Minister of Justice
- In office 17 June 2014 – 11 May 2015
- President: Abdel Fattah el-Sisi
- Prime Minister: Ibrahim Mahlab
- Succeeded by: Ahmed El-Zend

Personal details
- Born: 1945 Gharbia Governorate, Kingdom of Egypt
- Died: 24 February 2023 (aged 77–78)
- Occupation: Judge

= Mahfouz Saber =

Egyptian politician and judge

Mahfouz Saber (1945 – 24 February 2023) was an Egyptian politician and judge. He served as Minister of Justice in the Second and Third Mahlab Cabinet. He was in office from 17 June 2014 until he resigned on 11 May 2015.

==Biography==
Saber was born in Gharbia Governorate in 1945. He obtained his law degree in 1965 from Alexandria University. From 1980 to 1992 he worked in various positions as prosecutor and attorney general. From 2009 he served as assistant minister of justice for judicial inspection. Saber was Secretary-General of the High Election Committee for the Parliamentary elections of 2011–12. In 2012 he became first assistant minister of justice. On 1 July 2013 he was named president of Ismailia court of appeal. He later also served as president of the Mansoura and Alexandria courts of appeal.

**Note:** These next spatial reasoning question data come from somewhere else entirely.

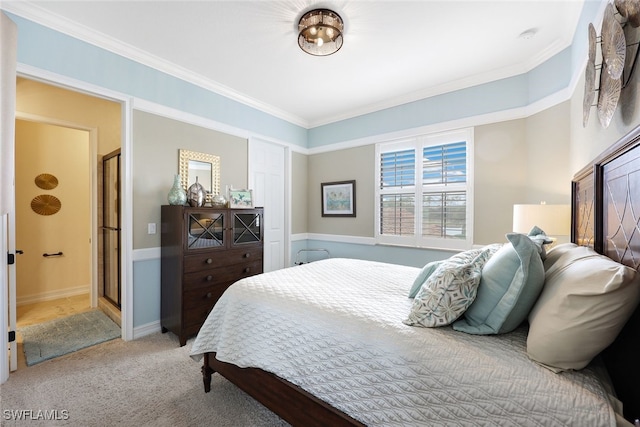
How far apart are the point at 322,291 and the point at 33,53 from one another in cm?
290

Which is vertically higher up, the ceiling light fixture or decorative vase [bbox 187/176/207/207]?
the ceiling light fixture

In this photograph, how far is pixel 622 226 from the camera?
109cm

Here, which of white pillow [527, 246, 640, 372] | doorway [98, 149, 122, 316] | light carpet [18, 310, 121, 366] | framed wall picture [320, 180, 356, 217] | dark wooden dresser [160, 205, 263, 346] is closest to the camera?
white pillow [527, 246, 640, 372]

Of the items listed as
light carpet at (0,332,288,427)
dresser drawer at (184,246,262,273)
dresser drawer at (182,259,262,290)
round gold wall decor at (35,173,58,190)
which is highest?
round gold wall decor at (35,173,58,190)

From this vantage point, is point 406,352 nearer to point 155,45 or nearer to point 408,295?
point 408,295

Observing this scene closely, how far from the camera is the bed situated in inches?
33.4

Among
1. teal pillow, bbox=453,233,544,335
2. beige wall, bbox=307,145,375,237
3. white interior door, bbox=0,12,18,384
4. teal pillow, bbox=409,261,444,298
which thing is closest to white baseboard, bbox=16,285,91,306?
white interior door, bbox=0,12,18,384

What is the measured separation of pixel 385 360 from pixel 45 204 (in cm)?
484

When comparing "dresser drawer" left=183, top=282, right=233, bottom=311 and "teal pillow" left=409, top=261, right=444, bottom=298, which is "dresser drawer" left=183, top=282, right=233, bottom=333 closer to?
"dresser drawer" left=183, top=282, right=233, bottom=311

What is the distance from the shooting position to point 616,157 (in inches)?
45.3

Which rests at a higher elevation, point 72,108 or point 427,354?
point 72,108

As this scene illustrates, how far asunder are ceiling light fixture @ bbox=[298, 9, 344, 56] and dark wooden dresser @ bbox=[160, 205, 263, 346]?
5.89 feet

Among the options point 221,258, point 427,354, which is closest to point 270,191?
point 221,258

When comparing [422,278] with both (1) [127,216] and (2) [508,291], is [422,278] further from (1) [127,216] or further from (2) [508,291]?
(1) [127,216]
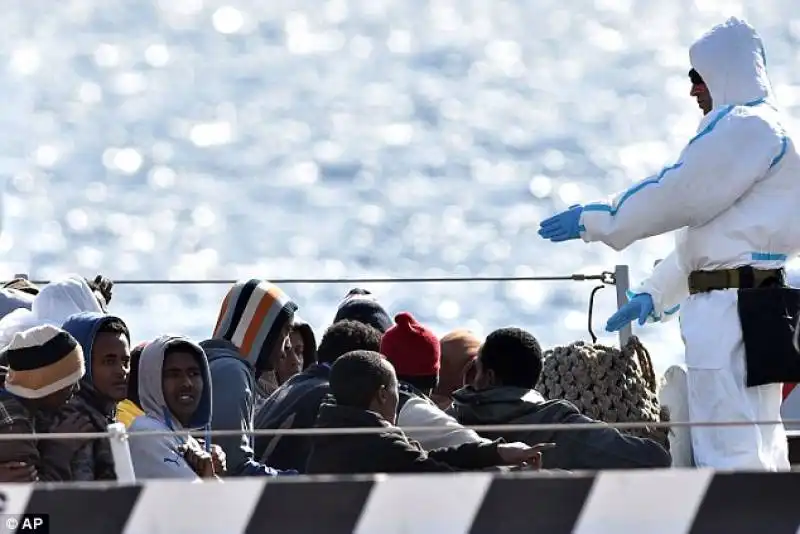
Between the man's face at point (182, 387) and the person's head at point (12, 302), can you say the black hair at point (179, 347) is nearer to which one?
the man's face at point (182, 387)

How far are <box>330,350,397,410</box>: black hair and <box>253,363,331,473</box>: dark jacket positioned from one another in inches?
26.8

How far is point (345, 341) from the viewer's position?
766 centimetres

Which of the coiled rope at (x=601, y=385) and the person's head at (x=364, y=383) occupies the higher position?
the person's head at (x=364, y=383)

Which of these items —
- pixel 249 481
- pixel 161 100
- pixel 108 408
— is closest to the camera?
pixel 249 481

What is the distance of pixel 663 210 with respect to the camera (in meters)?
7.29

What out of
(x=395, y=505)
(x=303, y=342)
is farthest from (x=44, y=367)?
(x=303, y=342)

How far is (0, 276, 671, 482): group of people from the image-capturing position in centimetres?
648

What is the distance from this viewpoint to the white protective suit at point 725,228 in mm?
7242

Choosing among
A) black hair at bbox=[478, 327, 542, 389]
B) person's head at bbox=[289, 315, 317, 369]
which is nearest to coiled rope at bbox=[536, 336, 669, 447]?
black hair at bbox=[478, 327, 542, 389]

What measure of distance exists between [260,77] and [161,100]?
4.00ft

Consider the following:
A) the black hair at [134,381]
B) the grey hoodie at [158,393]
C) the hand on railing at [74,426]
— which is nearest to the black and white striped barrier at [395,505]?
the hand on railing at [74,426]

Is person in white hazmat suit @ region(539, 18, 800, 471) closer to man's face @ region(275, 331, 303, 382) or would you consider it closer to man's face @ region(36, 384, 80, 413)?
man's face @ region(275, 331, 303, 382)

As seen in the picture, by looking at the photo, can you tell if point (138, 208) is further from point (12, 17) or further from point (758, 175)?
point (758, 175)

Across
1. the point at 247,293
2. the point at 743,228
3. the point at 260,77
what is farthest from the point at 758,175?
the point at 260,77
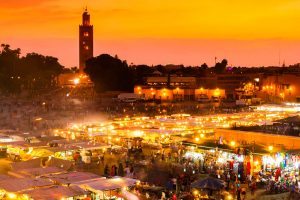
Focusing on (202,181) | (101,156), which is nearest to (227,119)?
(101,156)

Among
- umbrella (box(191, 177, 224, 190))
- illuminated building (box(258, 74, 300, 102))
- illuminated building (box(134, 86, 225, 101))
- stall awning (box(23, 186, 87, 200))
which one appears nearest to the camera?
stall awning (box(23, 186, 87, 200))

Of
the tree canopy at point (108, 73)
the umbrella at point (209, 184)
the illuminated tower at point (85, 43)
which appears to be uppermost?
the illuminated tower at point (85, 43)

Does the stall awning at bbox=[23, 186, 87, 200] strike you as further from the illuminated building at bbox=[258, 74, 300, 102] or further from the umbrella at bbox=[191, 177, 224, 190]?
the illuminated building at bbox=[258, 74, 300, 102]

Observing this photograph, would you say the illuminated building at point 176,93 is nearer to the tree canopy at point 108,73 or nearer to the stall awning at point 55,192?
the tree canopy at point 108,73

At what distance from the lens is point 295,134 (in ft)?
72.9

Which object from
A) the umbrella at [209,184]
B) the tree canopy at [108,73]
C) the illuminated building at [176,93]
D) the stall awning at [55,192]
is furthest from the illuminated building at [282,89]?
the stall awning at [55,192]

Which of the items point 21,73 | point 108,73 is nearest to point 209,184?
point 108,73

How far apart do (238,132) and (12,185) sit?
Result: 39.8ft

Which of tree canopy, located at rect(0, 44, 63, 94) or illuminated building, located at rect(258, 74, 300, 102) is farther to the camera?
tree canopy, located at rect(0, 44, 63, 94)

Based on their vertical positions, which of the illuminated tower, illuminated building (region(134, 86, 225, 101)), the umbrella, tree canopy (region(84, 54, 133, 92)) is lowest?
the umbrella

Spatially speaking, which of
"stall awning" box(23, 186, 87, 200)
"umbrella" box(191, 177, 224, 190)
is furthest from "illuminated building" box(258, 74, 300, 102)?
"stall awning" box(23, 186, 87, 200)

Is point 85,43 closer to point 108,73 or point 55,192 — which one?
point 108,73

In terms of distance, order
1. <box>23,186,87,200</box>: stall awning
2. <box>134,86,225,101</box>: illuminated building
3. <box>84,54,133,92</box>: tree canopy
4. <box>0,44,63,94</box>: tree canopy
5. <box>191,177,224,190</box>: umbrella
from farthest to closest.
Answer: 1. <box>0,44,63,94</box>: tree canopy
2. <box>134,86,225,101</box>: illuminated building
3. <box>84,54,133,92</box>: tree canopy
4. <box>191,177,224,190</box>: umbrella
5. <box>23,186,87,200</box>: stall awning

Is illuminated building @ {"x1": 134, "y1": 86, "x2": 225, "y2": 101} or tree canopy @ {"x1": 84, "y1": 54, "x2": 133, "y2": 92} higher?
tree canopy @ {"x1": 84, "y1": 54, "x2": 133, "y2": 92}
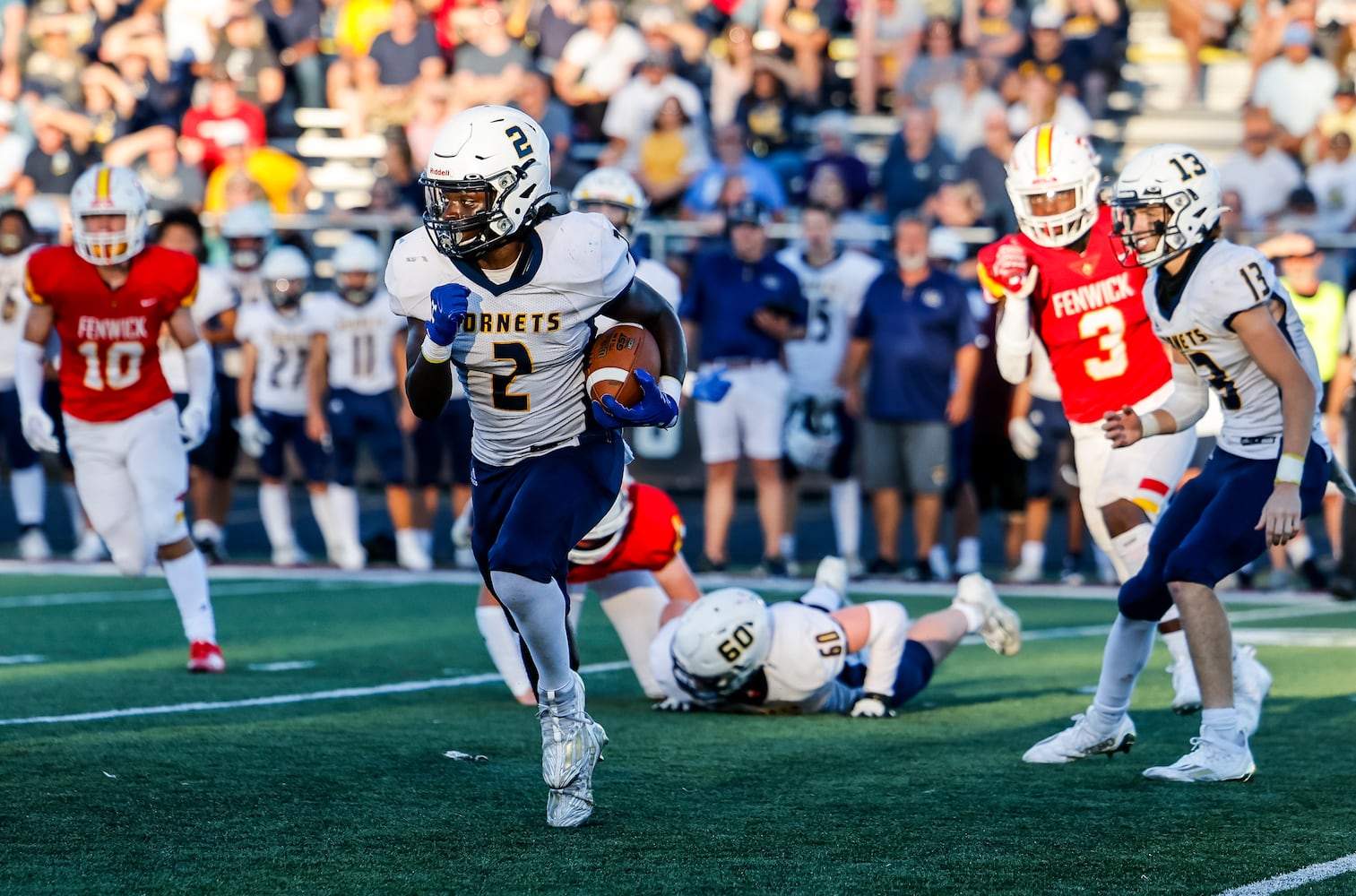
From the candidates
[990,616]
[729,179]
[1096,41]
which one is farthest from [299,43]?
[990,616]

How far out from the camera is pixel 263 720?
6.57 meters

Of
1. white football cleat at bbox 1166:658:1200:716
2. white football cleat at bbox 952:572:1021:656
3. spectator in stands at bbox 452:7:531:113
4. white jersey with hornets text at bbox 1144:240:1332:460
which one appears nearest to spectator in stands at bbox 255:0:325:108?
spectator in stands at bbox 452:7:531:113

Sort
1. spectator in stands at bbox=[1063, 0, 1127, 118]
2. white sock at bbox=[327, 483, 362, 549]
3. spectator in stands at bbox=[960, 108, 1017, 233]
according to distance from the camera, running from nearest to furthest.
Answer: white sock at bbox=[327, 483, 362, 549]
spectator in stands at bbox=[960, 108, 1017, 233]
spectator in stands at bbox=[1063, 0, 1127, 118]

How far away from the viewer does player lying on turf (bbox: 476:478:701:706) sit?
684 centimetres

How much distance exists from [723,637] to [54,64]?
13.9m

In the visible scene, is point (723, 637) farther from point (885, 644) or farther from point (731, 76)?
point (731, 76)

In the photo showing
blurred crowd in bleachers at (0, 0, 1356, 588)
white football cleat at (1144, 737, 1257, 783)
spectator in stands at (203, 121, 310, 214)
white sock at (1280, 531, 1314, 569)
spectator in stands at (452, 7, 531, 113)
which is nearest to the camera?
white football cleat at (1144, 737, 1257, 783)

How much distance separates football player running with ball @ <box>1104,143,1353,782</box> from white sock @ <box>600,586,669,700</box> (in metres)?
1.94

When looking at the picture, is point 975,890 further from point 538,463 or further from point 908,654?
point 908,654

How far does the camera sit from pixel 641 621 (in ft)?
23.7

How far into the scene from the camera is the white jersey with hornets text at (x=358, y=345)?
1286 cm

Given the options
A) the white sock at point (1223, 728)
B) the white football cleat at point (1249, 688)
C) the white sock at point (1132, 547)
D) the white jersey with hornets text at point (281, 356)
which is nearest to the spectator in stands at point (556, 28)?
the white jersey with hornets text at point (281, 356)

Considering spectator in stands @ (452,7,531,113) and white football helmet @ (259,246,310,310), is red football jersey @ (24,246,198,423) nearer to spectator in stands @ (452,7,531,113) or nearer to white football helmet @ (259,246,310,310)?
white football helmet @ (259,246,310,310)

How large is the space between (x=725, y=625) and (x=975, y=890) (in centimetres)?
225
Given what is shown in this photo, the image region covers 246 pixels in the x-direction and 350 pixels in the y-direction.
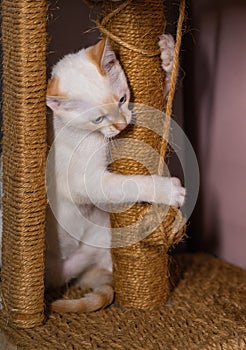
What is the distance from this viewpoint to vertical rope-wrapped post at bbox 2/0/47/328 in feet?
5.09

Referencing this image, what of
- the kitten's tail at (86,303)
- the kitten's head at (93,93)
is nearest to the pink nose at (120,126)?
the kitten's head at (93,93)

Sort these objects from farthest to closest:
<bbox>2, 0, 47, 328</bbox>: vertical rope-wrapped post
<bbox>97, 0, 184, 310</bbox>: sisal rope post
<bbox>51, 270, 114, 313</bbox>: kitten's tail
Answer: <bbox>51, 270, 114, 313</bbox>: kitten's tail → <bbox>97, 0, 184, 310</bbox>: sisal rope post → <bbox>2, 0, 47, 328</bbox>: vertical rope-wrapped post

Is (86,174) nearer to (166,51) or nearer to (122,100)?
(122,100)

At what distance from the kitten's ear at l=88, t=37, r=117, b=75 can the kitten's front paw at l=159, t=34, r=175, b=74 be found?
0.14 metres

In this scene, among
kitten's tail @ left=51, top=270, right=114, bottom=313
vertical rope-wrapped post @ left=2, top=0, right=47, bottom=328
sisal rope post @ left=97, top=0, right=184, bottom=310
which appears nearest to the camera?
vertical rope-wrapped post @ left=2, top=0, right=47, bottom=328

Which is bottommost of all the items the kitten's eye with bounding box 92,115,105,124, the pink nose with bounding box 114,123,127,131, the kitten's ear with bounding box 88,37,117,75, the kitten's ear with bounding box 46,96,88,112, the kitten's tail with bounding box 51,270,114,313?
the kitten's tail with bounding box 51,270,114,313

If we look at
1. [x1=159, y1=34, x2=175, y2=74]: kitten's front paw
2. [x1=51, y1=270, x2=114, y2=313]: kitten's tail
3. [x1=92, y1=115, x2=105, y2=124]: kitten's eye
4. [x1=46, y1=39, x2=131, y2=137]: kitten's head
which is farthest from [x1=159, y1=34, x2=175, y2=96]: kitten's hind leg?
[x1=51, y1=270, x2=114, y2=313]: kitten's tail

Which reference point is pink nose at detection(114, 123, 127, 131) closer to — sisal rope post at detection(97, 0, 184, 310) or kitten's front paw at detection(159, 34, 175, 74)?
sisal rope post at detection(97, 0, 184, 310)

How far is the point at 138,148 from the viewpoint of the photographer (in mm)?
1705

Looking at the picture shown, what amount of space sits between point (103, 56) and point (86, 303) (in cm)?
64

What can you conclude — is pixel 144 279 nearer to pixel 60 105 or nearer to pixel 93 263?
pixel 93 263

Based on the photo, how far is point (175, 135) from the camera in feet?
7.12

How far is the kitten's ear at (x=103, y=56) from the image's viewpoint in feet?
5.22

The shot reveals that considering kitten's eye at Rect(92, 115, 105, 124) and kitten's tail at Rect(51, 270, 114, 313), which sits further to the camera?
kitten's tail at Rect(51, 270, 114, 313)
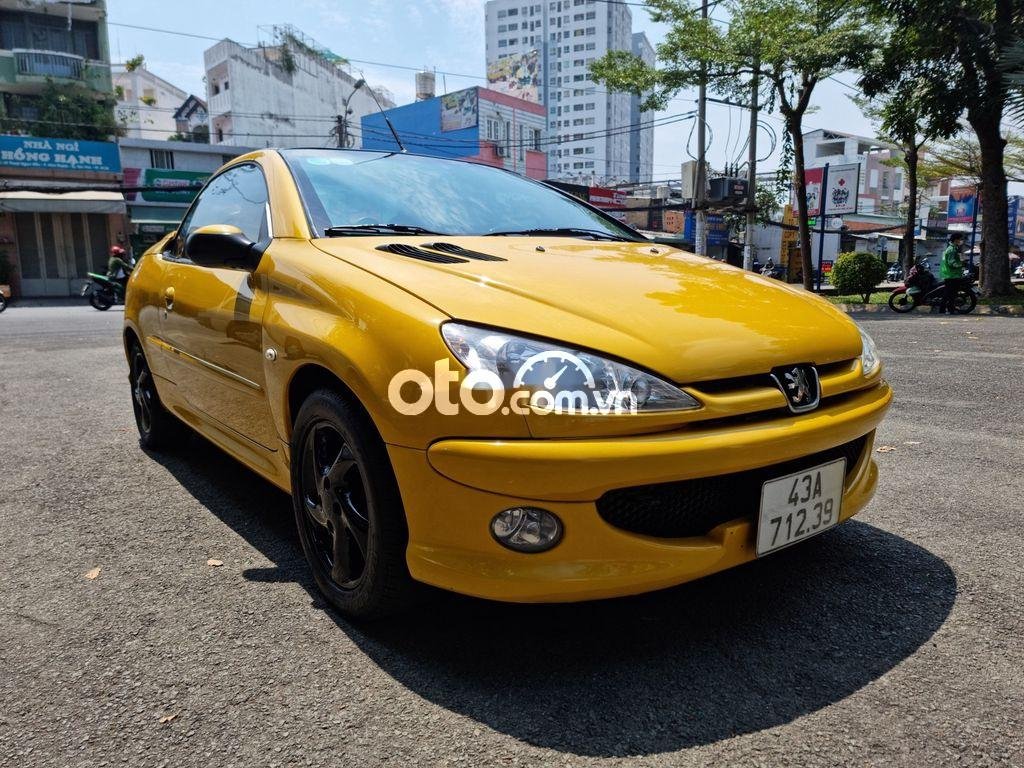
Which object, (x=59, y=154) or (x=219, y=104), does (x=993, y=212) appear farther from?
(x=219, y=104)

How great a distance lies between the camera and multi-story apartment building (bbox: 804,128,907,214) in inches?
2363

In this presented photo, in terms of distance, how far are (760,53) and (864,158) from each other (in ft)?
171

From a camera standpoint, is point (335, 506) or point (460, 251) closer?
point (335, 506)

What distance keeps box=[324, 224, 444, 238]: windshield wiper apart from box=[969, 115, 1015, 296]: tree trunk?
14.6 meters

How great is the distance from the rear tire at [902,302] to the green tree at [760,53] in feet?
11.8

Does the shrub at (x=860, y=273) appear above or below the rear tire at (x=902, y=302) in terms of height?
above

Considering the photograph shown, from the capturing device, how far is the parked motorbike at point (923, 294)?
12727mm

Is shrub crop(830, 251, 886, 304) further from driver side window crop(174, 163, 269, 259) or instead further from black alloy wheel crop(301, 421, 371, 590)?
black alloy wheel crop(301, 421, 371, 590)

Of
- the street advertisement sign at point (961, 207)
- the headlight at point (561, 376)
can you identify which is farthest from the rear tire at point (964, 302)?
the street advertisement sign at point (961, 207)

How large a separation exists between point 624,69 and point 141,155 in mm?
21549

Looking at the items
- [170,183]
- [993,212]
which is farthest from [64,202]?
[993,212]

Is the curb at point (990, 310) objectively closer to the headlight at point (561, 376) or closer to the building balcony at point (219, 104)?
the headlight at point (561, 376)

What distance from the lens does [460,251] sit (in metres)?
2.29

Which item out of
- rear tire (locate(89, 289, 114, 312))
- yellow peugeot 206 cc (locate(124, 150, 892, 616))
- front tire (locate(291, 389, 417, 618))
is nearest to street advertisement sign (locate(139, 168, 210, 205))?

Before his appointment as Minister of Justice in the Second Mahlab Cabinet on 17 June 2014 Saber was head of the disciplinary department at Cairo Appeal Court.

He resigned on 11 May 2015 after stating that judges needed to come from "a respectable milieu" and that the son of a trash collector "would get depressed and would not continue" as a judge. His remarks obtained criticism for being elitist. Prime Minister Ibrahim Mahlab stated that Saber had resigned out of respect for the public opinion. Saber was succeeded by Ahmed El-Zend, who would later also lose his position over comments he made in public.

He died on 24 February 2023, aged 78.